[start of Excerpted passage]
# Create/Connect to Dask Cluster

In this example we just launch one locally, but you can just as well connect to existing one.

## Cluster sizing

Majority of the "work" is waiting for S3 data to arrive, so you would want to oversubscribe your cluster, i.e. have way more workers than there are CPUs, 8 workers per core is not unreasonable. 

Should you use threads or processes?

I recommend more threads, many threads per worker process allows sharing of common data more efficiently, the downside is [GIL](https://wiki.python.org/moin/GlobalInterpreterLock), so having too many threads might become problematic. Most of the time is spent waiting for HTTP data (from S3), GIL is released during this time. Ultimately one has to experiment to see what works best for your workload. Important message is: "don't be afraid to use more threads."

## Use local worker pool when still debugging

In the code below we launch local cluster in the same process that runs this notebook. This makes debugging any problems easier.

In [None]:
import dask
import dask.distributed

client = dask.distributed.Client(n_workers=1, 
                                 threads_per_worker=32, 
                                 processes=False, 
                                 ip='127.0.0.1')
client

# Configure Dask Cluster for S3 I/O

1. Configure GDAL for cloud access on every worker process
2. Check that we can obtain AWS credentials

## Note on STS

If using [STS](https://docs.aws.amazon.com/STS/latest/APIReference/Welcome.html) to obtain S3 access credenetials, you have to keep in mind the following:

- Every worker thread will obtain its own set of credentials (first time it does IO)
[end of Excerpted passage]
[start of Supplied records]
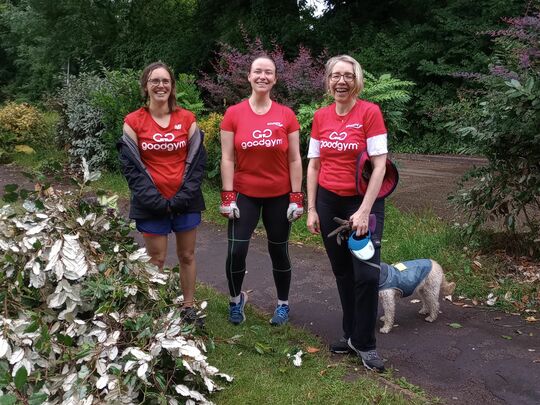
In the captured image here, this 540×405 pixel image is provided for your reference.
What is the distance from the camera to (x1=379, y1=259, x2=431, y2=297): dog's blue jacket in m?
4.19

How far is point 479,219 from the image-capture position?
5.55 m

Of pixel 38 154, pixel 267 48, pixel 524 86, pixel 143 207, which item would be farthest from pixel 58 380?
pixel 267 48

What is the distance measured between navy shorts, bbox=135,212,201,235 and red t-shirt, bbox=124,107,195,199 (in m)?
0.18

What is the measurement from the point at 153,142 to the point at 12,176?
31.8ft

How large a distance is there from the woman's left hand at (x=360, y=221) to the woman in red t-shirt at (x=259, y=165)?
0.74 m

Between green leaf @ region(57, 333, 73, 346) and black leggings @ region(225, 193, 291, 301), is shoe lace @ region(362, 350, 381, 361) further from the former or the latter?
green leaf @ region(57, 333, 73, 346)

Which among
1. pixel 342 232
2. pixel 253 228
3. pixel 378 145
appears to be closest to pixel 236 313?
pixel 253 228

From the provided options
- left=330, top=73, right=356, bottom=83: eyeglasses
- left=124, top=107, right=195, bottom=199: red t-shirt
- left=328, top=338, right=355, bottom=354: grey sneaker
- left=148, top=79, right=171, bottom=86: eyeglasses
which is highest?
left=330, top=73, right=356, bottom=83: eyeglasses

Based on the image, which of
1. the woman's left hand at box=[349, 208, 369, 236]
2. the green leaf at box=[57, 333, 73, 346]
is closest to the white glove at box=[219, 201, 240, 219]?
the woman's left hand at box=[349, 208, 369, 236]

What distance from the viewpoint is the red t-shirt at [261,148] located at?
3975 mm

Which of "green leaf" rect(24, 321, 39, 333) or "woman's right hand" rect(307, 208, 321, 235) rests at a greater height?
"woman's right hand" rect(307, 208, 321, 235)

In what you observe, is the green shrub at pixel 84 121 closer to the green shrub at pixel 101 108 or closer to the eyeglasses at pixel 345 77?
[end of Supplied records]
Exercise instructions:
In the Dask cluster notes, what number of workers per core is called "not unreasonable"? Base the answer only on the Dask cluster notes, not on the lines.

Output for this exercise:
Eight workers per core.